---------- INPUT RECORDS ----------
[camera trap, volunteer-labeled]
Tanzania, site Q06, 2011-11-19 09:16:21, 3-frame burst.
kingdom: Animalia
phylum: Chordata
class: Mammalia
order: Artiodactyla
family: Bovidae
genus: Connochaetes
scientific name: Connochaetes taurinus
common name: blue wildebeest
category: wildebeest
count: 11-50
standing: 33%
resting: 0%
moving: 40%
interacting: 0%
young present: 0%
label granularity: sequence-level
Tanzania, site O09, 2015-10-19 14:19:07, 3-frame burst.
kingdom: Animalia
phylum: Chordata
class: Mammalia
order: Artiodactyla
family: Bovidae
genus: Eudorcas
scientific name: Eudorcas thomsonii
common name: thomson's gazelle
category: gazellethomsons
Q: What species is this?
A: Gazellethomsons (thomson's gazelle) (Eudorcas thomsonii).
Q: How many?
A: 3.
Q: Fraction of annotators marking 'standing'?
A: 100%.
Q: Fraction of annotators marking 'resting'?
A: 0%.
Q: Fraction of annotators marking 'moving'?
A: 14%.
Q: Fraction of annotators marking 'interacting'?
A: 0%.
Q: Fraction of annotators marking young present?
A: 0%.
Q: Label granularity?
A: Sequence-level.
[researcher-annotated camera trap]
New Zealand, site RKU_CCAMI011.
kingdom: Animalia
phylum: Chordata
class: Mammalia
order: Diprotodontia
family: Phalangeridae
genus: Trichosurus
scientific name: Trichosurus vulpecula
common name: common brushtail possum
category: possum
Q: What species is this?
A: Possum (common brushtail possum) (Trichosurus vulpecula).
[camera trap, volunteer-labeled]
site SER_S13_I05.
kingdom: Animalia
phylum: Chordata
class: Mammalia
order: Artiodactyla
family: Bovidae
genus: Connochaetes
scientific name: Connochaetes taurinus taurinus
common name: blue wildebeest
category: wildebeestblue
----------
▶ [WHAT TO DO]:
What is needed is an exact copy of all the records above.

▶ [SOLUTION]:
[camera trap, volunteer-labeled]
Tanzania, site Q06, 2011-11-19 09:16:21, 3-frame burst.
kingdom: Animalia
phylum: Chordata
class: Mammalia
order: Artiodactyla
family: Bovidae
genus: Connochaetes
scientific name: Connochaetes taurinus
common name: blue wildebeest
category: wildebeest
count: 11-50
standing: 33%
resting: 0%
moving: 40%
interacting: 0%
young present: 0%
label granularity: sequence-level
Tanzania, site O09, 2015-10-19 14:19:07, 3-frame burst.
kingdom: Animalia
phylum: Chordata
class: Mammalia
order: Artiodactyla
family: Bovidae
genus: Eudorcas
scientific name: Eudorcas thomsonii
common name: thomson's gazelle
category: gazellethomsons
Q: What species is this?
A: Gazellethomsons (thomson's gazelle) (Eudorcas thomsonii).
Q: How many?
A: 3.
Q: Fraction of annotators marking 'standing'?
A: 100%.
Q: Fraction of annotators marking 'resting'?
A: 0%.
Q: Fraction of annotators marking 'moving'?
A: 14%.
Q: Fraction of annotators marking 'interacting'?
A: 0%.
Q: Fraction of annotators marking young present?
A: 0%.
Q: Label granularity?
A: Sequence-level.
[researcher-annotated camera trap]
New Zealand, site RKU_CCAMI011.
kingdom: Animalia
phylum: Chordata
class: Mammalia
order: Diprotodontia
family: Phalangeridae
genus: Trichosurus
scientific name: Trichosurus vulpecula
common name: common brushtail possum
category: possum
Q: What species is this?
A: Possum (common brushtail possum) (Trichosurus vulpecula).
[camera trap, volunteer-labeled]
site SER_S13_I05.
kingdom: Animalia
phylum: Chordata
class: Mammalia
order: Artiodactyla
family: Bovidae
genus: Connochaetes
scientific name: Connochaetes taurinus taurinus
common name: blue wildebeest
category: wildebeestblue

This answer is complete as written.